Register a free account to unlock additional features at BleepingComputer.com
Welcome to BleepingComputer, a free community where people like yourself come together to discuss and learn how to use their computers. Using the site is easy and fun. As a guest, you can browse and view the various discussions in the forums, but can not create a new topic or reply to an existing one unless you are logged in. Other benefits of registering an account are subscribing to topics and forums, creating a blog, and having no ads shown anywhere on the site.

Click here to Register a free account now! or read our Welcome Guide to learn how to use this site.


Can virus/program/ anything stay after a full reformat?

  • Please log in to reply
3 replies to this topic

#1 vox345


  • Members
  • 16 posts
  • Local time:04:39 PM

Posted 14 April 2012 - 05:29 PM

Suppose: I have a computer. I connect it to the internet to update windows, download some programs, etc, then disconnect it from the internet and never hook the internet back up until after I do a full reformat of windows. Could any sort of Trojan/virus/malware/hack programs etc be attached to the computer during the time it had internet and still be on it to relay info after it was fully reformatted and connected to the internet again?

BC AdBot (Login to Remove)


#2 Animal


    Bleepin' Animinion

  • Site Admin
  • 35,905 posts
  • Gender:Male
  • Location:Where You Least Expect Me To Be
  • Local time:01:39 PM

Posted 14 April 2012 - 07:17 PM

As long as you reformat the hard drive prior to reinstalling the OS again, any malware will be obliterated by the format process. This is not to say that any programs or applications you might save and reintroduce after the nuke and repave will not reinfect you.

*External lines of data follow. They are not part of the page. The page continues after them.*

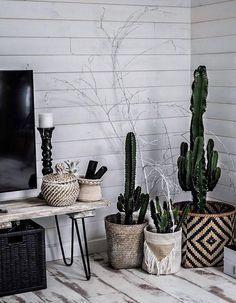 Cactus dans des pani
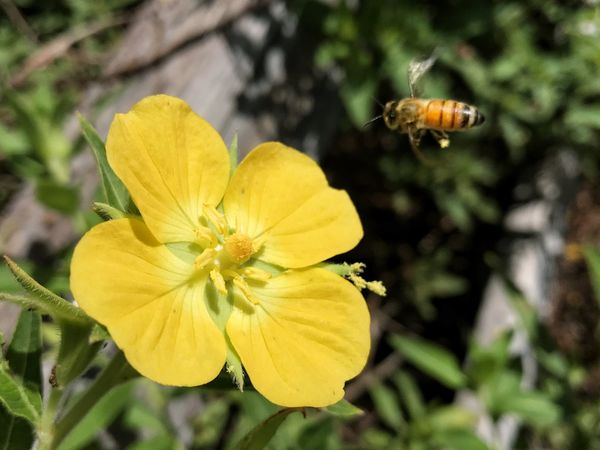 Honeybee about to land on a yellow flower. HoneyBee Pollen Insect Flower Flying Landing Targeting Yellow Flower Petal Animal Themes Focus On Foreground Horizontal Yellow Pollination Pollen Package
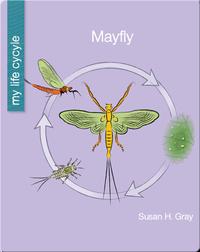 My Life Cycle: Mayfly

But as far as the reformat and OS re-install, no you'll be fine.

The Internet is so big, so powerful and pointless that for some people it is a complete substitute for life.
Andrew Brown (1938-1994)

A learning experience is one of those things that say, "You know that thing you just did? Don't do that." Douglas Adams (1952-2001)

"Imagination is more important than knowledge. Knowledge is limited. Imagination circles the world." Albert Einstein (1879-1955)

Follow BleepingComputer on: Facebook | Twitter | Google+

#3 Didier Stevens

Didier Stevens

  • BC Advisor
  • 2,734 posts
  • Gender:Male
  • Local time:10:39 PM

Posted 15 April 2012 - 06:35 AM

It is possible, but very rare. There is malware in the wild that will modify your flash BIOS so that it can reinfected a new disk. But this only works on a very specific model of PC (Award BIOS).

In general, you don't have to worry about this, because it is very rare: there is extremely few malware in the wild that does this, and said malware can only do this on a very limited set of machines.

For more technical details:

Didier Stevens

SANS ISC Senior Handler
Microsoft MVP 2011-2016 Consumer Security, Windows Insider MVP 2016-2019


If you send me messages, per Bleeping Computer's Forum policy, I will not engage in a conversation, but try to answer your question in the relevant forum post. If you don't want this, don't send me messages.


Stevens' law: "As an online security discussion grows longer, the probability of a reference to BadUSB approaches 1.0"

#4 quietman7


    Bleepin' Janitor

  • Global Moderator
  • 51,907 posts
  • Gender:Male
  • Location:Virginia, USA
  • Local time:04:39 PM

Posted 16 April 2012 - 01:23 PM

Bios virus's are very rare and those which are known have been found primarily in older Windows operating system versions like 9x/NT. These types of virus's erased the BIOS of flashable BIOS's resulting in a machine that would not boot properly and on certain chip sets, the virus was reported to flash the BIOS.

BIOS viruses that affected 9x/NT machines included:
  • Win95/CIH infected program executable files and caused damage to systems with a flash BIOS ROM by attempting to reprogram the flash BIOS ROM chip. There was no remedy, other than replacing the chip or having it “reflashed” by a hardware service agent. If the flash BIOS ROM was permanently attached to the mother board, the entire motherboard had to be replaced. It was hardware-specific, affecting some PCs and not others. Some motherboards can have their flash memory write-disabled, making them immune to the virus.
  • W32.Kriz infected program executable files, modified the kernel32.dll file and directly attacked the code stored in the flash ROM chip making the computer unbootable.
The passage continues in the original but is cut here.